In this contribution, we shed light on the formation process of spherical micron-sized polyamide particles via precipitation. Short-chained alcohols for polyamides are used in pressure resistant autoclaves at high temperatures to dissolve the polyamide and subsequently to precipitate spherical particles upon decreasing the temperature. This way, direct transformation of granular bulk material into spherical particles with narrow size distribution can be achieved. The precipitation products are thoroughly characterized regarding morphology and size, structural and thermal properties. Therefore analysis via electron microscopy, static laser scattering, X-ray diffraction and dynamic scanning calorimetry is conducted. Furthermore, the flowability of the powders is investigated and product properties are correlated to process parameters, especially to temperature-time dependencies.

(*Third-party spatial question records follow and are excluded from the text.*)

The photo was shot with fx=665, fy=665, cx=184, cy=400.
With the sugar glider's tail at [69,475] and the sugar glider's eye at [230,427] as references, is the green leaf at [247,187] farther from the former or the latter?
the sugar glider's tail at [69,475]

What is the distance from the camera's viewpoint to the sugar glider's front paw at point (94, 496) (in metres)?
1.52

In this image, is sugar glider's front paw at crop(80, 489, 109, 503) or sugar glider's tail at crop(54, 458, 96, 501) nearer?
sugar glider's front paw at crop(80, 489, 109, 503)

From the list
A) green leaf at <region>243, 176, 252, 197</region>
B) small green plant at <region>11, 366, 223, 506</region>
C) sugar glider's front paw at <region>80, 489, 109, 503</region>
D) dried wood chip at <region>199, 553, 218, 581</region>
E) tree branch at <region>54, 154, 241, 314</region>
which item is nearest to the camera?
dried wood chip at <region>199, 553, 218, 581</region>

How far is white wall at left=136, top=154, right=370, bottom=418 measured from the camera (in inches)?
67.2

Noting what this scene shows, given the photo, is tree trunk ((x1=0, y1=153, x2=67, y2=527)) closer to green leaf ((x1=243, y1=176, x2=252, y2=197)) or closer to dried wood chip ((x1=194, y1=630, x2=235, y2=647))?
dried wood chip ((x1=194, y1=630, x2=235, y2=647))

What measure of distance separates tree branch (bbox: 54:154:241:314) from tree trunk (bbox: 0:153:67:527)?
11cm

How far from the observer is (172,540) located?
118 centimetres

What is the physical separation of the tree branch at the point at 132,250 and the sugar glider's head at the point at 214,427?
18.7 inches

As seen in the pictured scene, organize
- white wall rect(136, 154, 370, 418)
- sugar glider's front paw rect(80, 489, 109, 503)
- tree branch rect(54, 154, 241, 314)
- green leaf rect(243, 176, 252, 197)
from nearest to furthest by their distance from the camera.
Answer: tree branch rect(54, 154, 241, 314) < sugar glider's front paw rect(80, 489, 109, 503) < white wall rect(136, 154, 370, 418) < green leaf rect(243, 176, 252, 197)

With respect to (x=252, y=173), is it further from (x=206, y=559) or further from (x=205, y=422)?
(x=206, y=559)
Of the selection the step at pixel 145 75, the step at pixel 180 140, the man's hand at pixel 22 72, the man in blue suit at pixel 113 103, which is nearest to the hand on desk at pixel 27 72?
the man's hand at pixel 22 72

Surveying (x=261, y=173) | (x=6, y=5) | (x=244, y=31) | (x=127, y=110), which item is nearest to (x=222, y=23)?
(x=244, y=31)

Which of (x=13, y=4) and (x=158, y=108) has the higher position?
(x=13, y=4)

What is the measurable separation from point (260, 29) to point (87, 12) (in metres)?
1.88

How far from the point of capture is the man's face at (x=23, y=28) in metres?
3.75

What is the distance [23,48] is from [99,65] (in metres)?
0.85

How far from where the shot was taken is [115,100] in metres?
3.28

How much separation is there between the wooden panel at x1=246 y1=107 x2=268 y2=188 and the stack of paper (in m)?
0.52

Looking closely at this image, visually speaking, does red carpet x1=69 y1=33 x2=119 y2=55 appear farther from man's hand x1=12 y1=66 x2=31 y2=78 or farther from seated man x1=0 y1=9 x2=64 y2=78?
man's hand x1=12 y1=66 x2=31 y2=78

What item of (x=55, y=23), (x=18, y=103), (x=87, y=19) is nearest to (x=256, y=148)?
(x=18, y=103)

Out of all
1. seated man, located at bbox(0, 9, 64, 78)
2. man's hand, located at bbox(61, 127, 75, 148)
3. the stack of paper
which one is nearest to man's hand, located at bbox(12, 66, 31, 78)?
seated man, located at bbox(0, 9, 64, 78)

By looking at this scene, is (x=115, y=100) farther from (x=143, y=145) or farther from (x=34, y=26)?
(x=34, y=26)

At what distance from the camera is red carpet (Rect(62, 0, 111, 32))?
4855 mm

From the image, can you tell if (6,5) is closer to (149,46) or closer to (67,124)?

[1] I. Gibson, D. Rosen, B. Stucker, Additive manufacturing technologies, 2. ed., Springer, New York, NY, 2015.

[2] B. Wendel, D. Rietzel, F. Kühnlein, R. Feulner, G. Hülder, E. Schmachtenberg, Additive processing of polymers, Macromol. Mater. Eng. 293 (2008) 799–809. doi:10.1002/mame.200800121.

[3] T.T. Wohlers, Wohlers Report 2016, Wohlers Associates, Fort Collins, Col., 2016.

[4] M. Schmid, Selektives Lasersintern (SLS) mit Kunststoffen: Technologie, Prozesse und Werkstoffe, Hanser, 2015.

[5] F.E. Baumann, N. Wilczok, DE19708946

[6] S. Mumcu, H.-J. Panoch, J. Rüter, EP0200852.

[7] K.-R. Meyer, K.-H. Hornung, R. Feldmann, H.-J. Smigerski, EP0014772.